In 1794, William Bradford, the U.S. Attorney General, decided that all rights in the 4000000 acre on which the Ohio Company had secured an option for the Scioto Company were legally vested in the Ohio Company. In 1795, the Ohio Company sold to the French settlers for $1.25 an acre ($309/km^{2}) the land they occupied and adjacent improved lots. They effectively had to pay twice for their land.

Learning of their plight, in 1795 the United States government granted the French some 24000 acre in the southern part of what is now Scioto County, Ohio, with lengthy frontage on the Ohio River.
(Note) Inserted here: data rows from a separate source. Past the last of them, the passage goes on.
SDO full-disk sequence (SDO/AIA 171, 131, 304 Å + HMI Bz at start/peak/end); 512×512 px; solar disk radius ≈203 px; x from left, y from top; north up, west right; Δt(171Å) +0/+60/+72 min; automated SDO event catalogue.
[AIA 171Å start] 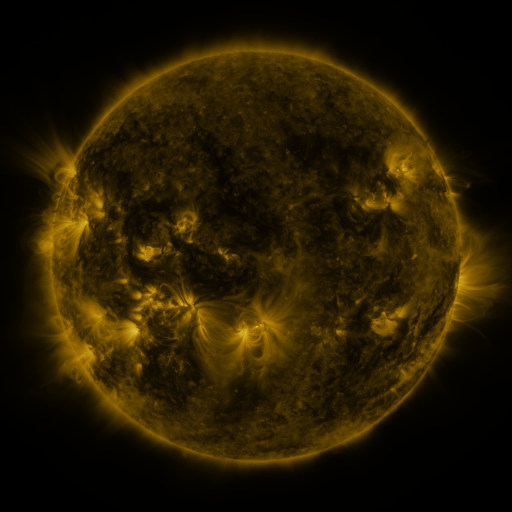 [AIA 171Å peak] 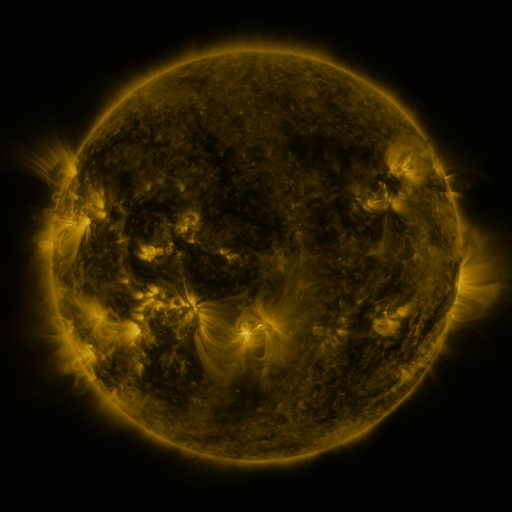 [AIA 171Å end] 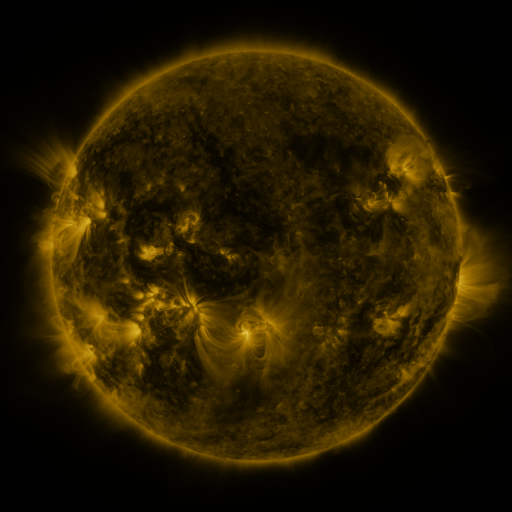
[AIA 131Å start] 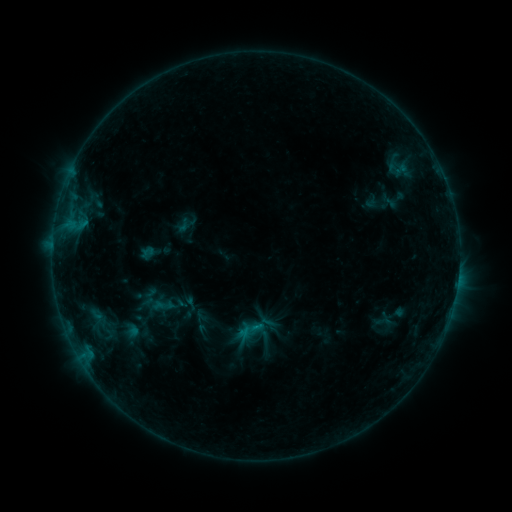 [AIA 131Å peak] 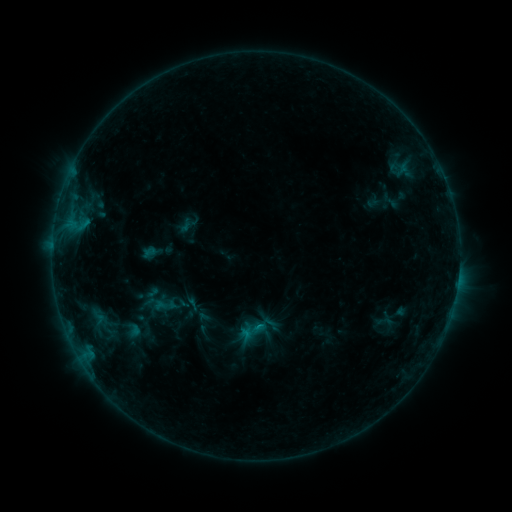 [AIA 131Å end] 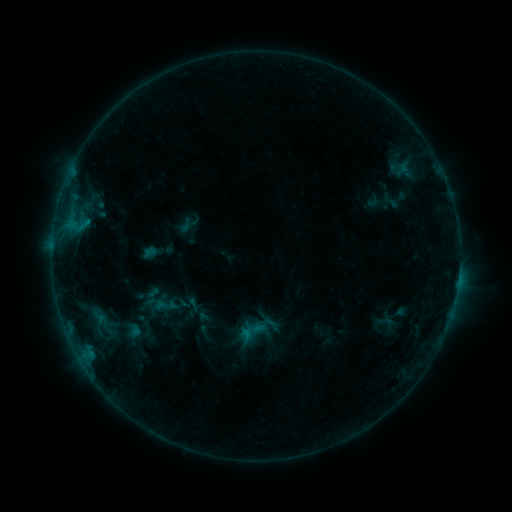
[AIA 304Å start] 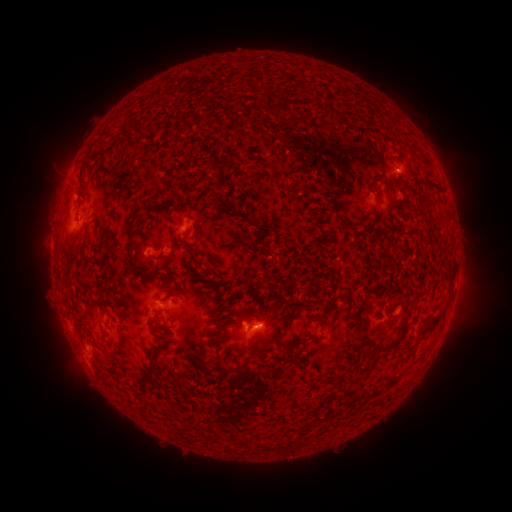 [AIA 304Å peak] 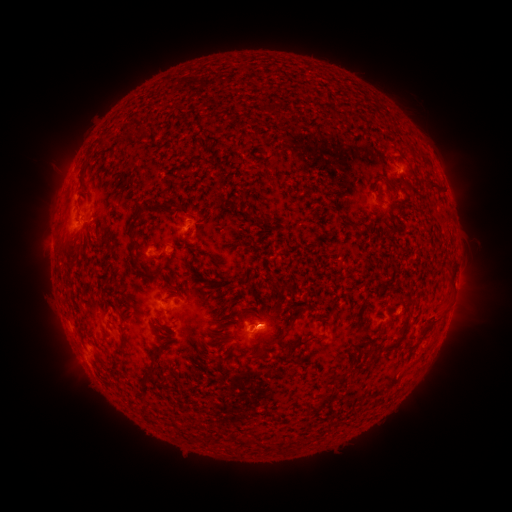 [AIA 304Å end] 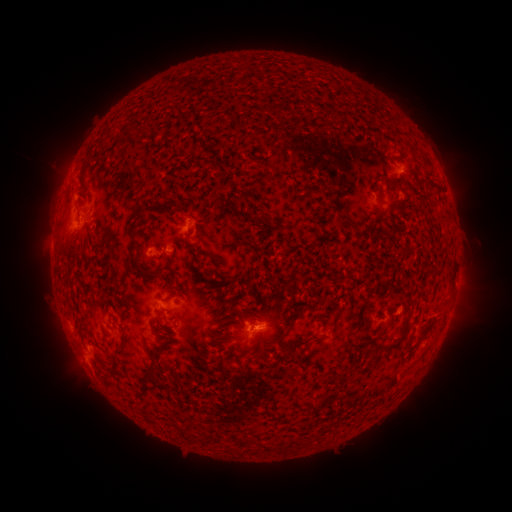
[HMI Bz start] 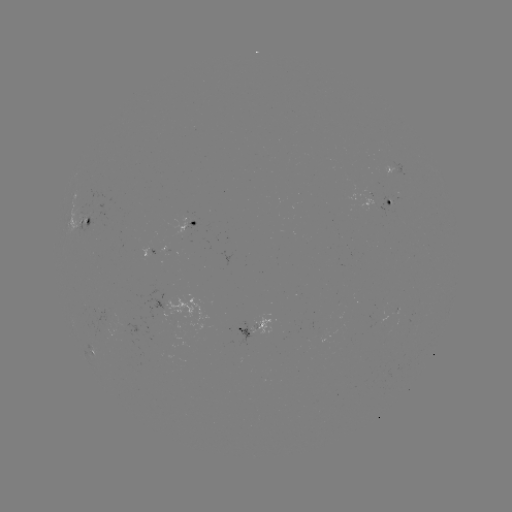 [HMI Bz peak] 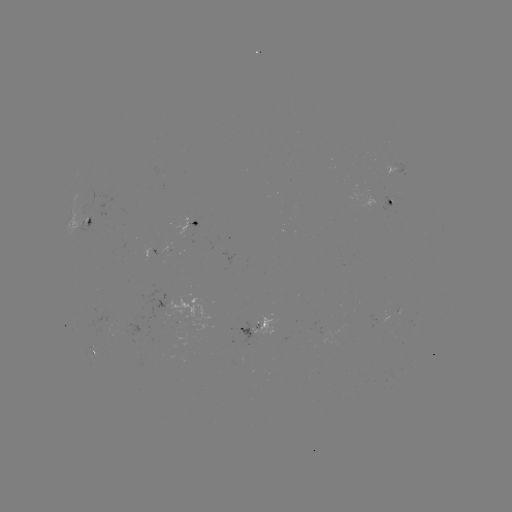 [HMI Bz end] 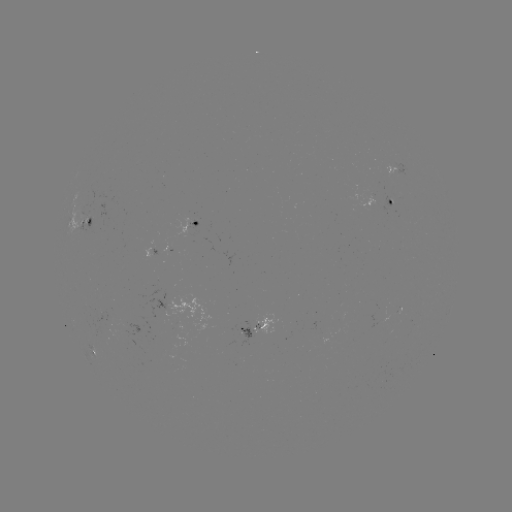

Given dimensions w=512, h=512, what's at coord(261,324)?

This is known as the First French Grant. Some of the company moved to that area, but most remained in Gallipolis, committed to the land they had started to develop. Four thousand acres of the French Grant were reserved for John Gabriel Gervais, and 20,000 acres were to be divided among the remaining inhabitants of Gallipolis.

Eight inhabitants of Gallipolis somehow missed out on the 1795 distribution. In 1798 Congress made an additional adjacent grant, the Second Grant, of 1200 acre for these eight. With their lives having been started in Gallipolis, most of the French residents never occupied either of the grants; they either sold their allotted land or sent tenant farmers to occupy their plots.